IŞİD’in Tel Abyad’ı, PKK-PYD’nin askeri kolu YPG’ye kaybetmesi ve Kobani’ye yönelik saldırılarının ardından Suriye’nin Türkiye sınırındaki kuzey hattında sıcak gelişmeler yaşanıyor. Ankara açısından bu gelişmelerin işaret ettiği iki büyük risk var.
Birincisi, Rojava bölgesindeki üç kantondan ikisi olan Kobani ile Afrin arasında yer alan ve kuzeyde PYD’nin hâkimiyetinin bulunmadığı tek bölge olan Cerablus’un IŞİD’in eline geçmesi.

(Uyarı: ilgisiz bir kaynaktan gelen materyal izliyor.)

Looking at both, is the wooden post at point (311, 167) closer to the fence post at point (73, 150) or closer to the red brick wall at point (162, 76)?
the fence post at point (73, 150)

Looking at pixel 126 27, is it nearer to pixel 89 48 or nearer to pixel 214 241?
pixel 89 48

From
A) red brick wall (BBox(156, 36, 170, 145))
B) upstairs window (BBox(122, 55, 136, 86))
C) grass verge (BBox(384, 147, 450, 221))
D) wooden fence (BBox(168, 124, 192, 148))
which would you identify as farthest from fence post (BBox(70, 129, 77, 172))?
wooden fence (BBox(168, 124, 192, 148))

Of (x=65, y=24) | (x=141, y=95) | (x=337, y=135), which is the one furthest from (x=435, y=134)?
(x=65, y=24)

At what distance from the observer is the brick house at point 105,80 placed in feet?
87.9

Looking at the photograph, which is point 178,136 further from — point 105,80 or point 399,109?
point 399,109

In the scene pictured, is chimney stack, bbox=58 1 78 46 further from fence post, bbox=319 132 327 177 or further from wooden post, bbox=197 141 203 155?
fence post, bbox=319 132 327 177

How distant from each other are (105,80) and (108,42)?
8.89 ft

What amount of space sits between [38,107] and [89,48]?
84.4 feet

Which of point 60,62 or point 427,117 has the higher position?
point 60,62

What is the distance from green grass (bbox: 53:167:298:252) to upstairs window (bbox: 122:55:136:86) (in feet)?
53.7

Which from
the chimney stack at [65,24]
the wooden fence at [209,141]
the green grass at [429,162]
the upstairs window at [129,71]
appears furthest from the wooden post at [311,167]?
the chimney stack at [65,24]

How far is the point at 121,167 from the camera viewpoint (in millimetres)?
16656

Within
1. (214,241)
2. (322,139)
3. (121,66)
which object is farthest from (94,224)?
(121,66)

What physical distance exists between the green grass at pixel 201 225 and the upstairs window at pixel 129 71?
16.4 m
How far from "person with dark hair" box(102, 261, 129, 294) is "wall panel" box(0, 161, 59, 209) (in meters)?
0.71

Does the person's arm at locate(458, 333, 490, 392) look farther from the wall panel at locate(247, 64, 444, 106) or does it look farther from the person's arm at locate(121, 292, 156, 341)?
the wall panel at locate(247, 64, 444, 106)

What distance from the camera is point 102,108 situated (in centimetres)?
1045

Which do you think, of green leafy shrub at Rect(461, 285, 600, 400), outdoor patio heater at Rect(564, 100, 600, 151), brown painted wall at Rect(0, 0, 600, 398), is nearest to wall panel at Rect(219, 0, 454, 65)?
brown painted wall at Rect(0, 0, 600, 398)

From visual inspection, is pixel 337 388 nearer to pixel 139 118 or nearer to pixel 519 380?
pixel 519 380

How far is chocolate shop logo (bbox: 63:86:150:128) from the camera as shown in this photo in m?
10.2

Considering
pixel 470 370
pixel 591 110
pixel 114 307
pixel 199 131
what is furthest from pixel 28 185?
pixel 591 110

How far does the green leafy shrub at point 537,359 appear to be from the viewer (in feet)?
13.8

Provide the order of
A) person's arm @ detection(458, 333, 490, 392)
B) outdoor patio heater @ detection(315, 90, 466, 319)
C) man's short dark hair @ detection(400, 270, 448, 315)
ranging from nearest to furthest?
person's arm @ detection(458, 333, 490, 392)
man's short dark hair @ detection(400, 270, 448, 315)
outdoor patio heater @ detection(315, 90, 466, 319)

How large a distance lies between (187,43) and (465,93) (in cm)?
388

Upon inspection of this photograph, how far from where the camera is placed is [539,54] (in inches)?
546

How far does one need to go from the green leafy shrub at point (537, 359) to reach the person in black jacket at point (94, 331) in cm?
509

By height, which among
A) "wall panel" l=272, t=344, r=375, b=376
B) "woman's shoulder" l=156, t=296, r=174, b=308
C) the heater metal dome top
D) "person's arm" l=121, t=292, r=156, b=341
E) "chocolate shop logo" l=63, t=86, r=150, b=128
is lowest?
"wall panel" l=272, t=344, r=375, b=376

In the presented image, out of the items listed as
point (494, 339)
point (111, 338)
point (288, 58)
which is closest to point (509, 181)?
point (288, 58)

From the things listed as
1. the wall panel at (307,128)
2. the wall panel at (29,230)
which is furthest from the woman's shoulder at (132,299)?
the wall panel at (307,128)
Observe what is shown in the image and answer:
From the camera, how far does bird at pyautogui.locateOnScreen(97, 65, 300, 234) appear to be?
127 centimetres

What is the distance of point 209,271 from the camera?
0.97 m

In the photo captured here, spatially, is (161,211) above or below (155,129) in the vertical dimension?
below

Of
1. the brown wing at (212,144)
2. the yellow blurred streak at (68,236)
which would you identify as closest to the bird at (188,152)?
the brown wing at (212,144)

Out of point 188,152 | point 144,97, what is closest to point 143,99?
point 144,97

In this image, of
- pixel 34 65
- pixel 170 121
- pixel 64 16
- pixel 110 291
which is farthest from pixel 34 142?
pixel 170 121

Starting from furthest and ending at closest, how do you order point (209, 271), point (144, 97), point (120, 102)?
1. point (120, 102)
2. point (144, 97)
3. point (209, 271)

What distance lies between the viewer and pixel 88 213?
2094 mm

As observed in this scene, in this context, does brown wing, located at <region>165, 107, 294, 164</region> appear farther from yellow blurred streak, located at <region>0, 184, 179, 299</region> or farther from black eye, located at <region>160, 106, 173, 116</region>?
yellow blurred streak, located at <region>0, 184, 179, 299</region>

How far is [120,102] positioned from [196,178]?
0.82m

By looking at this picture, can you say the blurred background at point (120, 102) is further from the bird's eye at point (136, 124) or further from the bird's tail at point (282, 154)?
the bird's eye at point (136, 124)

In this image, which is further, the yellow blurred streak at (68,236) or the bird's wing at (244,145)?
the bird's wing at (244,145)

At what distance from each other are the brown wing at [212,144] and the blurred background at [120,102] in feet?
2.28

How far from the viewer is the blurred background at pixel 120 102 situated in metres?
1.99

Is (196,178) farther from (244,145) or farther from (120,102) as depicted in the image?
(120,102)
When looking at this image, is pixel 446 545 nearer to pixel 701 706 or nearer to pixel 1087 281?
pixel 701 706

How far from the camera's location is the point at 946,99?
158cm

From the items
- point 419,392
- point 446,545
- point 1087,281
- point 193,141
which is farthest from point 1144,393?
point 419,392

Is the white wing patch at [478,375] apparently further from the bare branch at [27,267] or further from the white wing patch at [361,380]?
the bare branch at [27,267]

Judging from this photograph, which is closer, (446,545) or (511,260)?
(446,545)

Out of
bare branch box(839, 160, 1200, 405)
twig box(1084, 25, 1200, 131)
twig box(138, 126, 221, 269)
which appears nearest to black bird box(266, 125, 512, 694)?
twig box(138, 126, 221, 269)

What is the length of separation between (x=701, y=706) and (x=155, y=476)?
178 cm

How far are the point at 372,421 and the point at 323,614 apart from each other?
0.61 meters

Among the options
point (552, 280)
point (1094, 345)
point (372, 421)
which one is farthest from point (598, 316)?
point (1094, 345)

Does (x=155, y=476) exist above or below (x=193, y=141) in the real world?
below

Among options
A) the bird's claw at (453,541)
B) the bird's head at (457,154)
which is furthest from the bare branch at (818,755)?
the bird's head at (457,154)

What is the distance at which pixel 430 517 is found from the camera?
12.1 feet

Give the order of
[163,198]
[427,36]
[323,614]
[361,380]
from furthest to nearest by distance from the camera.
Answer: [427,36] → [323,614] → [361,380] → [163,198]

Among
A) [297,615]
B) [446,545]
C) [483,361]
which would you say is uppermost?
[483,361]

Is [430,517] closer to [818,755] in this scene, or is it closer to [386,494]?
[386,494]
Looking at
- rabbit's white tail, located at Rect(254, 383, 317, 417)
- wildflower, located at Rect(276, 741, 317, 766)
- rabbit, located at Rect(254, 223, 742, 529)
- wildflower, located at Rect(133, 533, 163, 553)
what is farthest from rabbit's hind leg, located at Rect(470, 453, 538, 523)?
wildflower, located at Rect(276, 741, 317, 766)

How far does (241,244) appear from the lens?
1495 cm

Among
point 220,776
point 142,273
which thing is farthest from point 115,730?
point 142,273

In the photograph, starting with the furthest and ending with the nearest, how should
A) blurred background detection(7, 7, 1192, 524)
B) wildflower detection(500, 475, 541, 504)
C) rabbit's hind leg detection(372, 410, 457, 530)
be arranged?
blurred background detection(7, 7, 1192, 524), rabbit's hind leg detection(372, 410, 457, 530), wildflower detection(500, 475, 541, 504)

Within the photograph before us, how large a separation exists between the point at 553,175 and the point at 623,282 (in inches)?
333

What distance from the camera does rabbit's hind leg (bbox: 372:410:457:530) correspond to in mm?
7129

İkincisi ABD’nin desteğiyle Suriye’nin kuzeyinde Kürt hattı oluşturmak konusunda çok önemli bir mesafe alan PYD’nin bu bölgede hâkimiyet kurması.
Ankara, hem güvenlik ve siyasi boyutuyla hem de göç riski nedeniyle alarmda.
Dün Cumhurbaşkanı Tayyip Erdoğan başkanlığında yapılan MGK toplantısının ana gündemi de bu meseleydi.
Geride bıraktığımız birkaç gün içerisinde birçok merkezde konu detaylı olarak ele alındı.
Bunların başında Cumhurbaşkanlığı geliyor.
Başbakanlık, Genelkurmay Başkanlığı, Dışişleri Bakanlığı ve MİT son gelişmeler ışığında olası riskler ve planlamaları masaya yatırdı ve bunlar dün MGK’da etraflıca ele alındı.
Bu arada Genelkurmay’ın, Türkiye’nin Suriye’ye müdahalesi olarak şekillenebilecek her türlü seçenek konusunda çok mesafeli bir tutum sergilediği, buna karşılık, siyasi iradenin verdiği talimatı layıkıyla yerine getirmeye hazır olduğu bilgileri de kamuoyuyla paylaşıldı.
Dün itibariyle, Ankara’nın masasında iki seçenek netleşti.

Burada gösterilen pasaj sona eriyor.